Audioengine's mighty midget digital converter/headphone amplifier does the job
The Audioengine D3 may be teensy, but this affordable component can radically upgrade your computer's sound quality!
Ex-movie theater projectionist Steve Guttenberg has also worked as a high-end audio salesman, and as a record producer. Steve currently reviews audio products for CNET and works as a freelance writer for Stereophile.
Audioengine is one of those rare companies that gets it right every time. Its desktop speakers excel in a very crowded, highly competitive field, and its digital converters are also strong performers.
Audioengine's latest release, the tiny USB-powered D3 digital converter, continues that tradition. The aluminum body feels nice and solid, and its digital converter can accept 24-bit/192KHz audio. The headphone amplifier works with low- and high-impedance headphones. Alternatively, you can run a set of powered desktop speakers, such as Audioengine A2+s or A5+s, directly from the D3's headphone jack.
The D3 was designed to work with Mac and PC computers, not phones. Included accessories are limited to a small padded carrying case and a 3.5mm-to-6.3mm headphone plug adaptor. Volume control is handled on your computer.
The very first pair of headphones I plugged into the D3, the Audeze LCD X, told me all I needed to know about the little guy's sound in a New York minute. The D3 is refined, dynamic, and highly transparent, and bass prowess is impressive. My old Sennheiser HD 580 headphones were next, and again the D3 didn't miss a beat. To put the D3's accomplishments in perspective I plugged the HD 580 directly into my Mac Mini's headphone jack. Detail and resolution took a hike, dynamic contrasts fell flat, and bass oomph slackened. Once you hear the difference you'll never want to plug headphones directly into a computer again.
I next compared the D3 with AudioQuest's DragonFly USB digital converter/headphone amp. The DragonFly is certainly decent, but the D3 sounds more transparent and effortless. After spending time with the D3, the DragonFly's sound seemed coarser and more opaque.
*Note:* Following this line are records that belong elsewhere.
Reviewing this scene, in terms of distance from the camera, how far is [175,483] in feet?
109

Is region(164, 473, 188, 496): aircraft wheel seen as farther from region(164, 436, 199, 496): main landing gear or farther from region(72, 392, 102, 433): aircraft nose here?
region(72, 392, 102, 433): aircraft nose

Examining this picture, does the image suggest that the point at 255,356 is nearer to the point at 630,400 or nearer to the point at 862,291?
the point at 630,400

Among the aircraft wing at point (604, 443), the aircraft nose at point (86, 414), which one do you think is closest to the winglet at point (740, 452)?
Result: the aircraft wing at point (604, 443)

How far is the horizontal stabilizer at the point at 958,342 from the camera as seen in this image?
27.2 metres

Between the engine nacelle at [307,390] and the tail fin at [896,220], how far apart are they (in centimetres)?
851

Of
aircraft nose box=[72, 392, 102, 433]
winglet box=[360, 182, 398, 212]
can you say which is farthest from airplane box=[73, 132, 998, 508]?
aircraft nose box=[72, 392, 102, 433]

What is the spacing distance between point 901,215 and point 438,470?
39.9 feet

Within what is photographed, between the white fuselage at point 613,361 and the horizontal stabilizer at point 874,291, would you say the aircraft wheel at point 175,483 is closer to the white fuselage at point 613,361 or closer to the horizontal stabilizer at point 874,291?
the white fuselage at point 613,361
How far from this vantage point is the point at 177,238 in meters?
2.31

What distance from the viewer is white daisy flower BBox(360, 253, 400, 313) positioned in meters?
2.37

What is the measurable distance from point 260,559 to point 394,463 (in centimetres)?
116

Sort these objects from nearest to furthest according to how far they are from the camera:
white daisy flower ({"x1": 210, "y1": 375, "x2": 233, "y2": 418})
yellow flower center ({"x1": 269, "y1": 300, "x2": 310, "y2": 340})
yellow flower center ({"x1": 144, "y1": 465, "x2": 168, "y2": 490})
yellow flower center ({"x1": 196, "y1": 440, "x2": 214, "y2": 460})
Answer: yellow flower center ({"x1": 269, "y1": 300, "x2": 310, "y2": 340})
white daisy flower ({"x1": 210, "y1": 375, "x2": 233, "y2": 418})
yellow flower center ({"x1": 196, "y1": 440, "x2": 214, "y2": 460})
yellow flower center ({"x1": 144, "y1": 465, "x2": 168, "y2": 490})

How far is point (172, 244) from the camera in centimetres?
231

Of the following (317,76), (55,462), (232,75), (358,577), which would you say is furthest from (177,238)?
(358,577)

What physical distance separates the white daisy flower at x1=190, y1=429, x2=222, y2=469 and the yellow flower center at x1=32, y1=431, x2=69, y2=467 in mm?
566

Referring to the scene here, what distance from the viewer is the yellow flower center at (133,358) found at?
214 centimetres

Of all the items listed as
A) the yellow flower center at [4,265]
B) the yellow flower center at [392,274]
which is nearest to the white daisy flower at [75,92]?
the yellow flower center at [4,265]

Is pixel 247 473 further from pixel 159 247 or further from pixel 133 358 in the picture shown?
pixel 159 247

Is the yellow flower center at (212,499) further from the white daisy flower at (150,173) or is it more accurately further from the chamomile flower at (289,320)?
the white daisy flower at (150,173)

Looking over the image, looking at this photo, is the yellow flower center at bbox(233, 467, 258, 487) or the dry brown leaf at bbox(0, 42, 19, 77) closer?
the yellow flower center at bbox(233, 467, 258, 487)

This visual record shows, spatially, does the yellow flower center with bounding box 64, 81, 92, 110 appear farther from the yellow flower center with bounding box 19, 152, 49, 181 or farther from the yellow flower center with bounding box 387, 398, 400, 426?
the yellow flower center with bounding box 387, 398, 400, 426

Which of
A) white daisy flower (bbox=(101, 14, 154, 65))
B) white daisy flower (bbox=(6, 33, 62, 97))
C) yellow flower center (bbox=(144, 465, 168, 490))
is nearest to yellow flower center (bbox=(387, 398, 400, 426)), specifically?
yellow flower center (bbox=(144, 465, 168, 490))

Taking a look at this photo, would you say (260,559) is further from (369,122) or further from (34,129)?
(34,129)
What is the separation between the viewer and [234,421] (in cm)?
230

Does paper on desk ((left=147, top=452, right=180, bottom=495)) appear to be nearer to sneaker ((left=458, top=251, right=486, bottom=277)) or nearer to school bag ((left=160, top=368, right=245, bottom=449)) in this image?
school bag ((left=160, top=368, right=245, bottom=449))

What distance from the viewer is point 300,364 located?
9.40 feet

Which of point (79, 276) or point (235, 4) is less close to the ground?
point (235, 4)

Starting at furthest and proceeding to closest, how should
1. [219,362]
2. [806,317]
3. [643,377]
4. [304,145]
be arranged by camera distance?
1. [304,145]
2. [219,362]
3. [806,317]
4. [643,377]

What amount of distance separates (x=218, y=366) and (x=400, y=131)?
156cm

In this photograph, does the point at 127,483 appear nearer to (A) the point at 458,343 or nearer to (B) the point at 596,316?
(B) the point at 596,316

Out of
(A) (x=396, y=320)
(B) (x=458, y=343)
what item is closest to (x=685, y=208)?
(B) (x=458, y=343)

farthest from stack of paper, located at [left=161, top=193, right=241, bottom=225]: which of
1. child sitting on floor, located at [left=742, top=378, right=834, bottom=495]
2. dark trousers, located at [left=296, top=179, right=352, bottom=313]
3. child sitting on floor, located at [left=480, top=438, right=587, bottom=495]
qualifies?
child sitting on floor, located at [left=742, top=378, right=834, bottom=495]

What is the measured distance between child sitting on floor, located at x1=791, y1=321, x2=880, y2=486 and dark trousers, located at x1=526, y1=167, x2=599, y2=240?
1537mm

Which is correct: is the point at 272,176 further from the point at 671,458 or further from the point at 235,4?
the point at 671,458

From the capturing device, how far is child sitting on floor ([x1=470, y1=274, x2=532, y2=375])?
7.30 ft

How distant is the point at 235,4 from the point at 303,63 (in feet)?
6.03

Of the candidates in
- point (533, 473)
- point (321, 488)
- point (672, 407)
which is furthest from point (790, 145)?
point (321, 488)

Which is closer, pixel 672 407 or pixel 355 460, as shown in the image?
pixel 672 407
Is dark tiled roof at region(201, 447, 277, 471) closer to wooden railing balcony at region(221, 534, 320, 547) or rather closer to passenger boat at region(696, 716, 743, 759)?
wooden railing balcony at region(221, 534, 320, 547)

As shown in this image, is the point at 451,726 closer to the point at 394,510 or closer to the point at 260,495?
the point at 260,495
I really like the D3, but a better AC-powered and much larger headphone amp such as the $249 Schiit Asgard 2 is even more detailed, plays louder, and sounds more dynamically alive. It's not really a fair comparison; the D3 is seriously tiny, just 0.5 inch by 1.8 inches by 2.6 inches, so it's very portable, and it includes a digital converter. The Asgard 2 is a lot bigger and doesn't have a converter, it's just an amp. As always, better isn't the first consideration; get the one that best suits your needs. In a few weeks I'll be looking at another Mini-USB converter, the Cambridge Audio DAC Magic XS.
The Audioengine D3 sells for $189 direct from the company's Web site with a 30-day home trial, free ground shipping, and no sales tax. The D3 is also available from Audioengine's authorized dealers, including Amazon.